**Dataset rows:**
— start —
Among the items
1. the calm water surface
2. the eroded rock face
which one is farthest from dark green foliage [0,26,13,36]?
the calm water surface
— end —
**WORK REQUIRED:** Copy the lines above verbatim.

**REPLY:**
Among the items
1. the calm water surface
2. the eroded rock face
which one is farthest from dark green foliage [0,26,13,36]?
the calm water surface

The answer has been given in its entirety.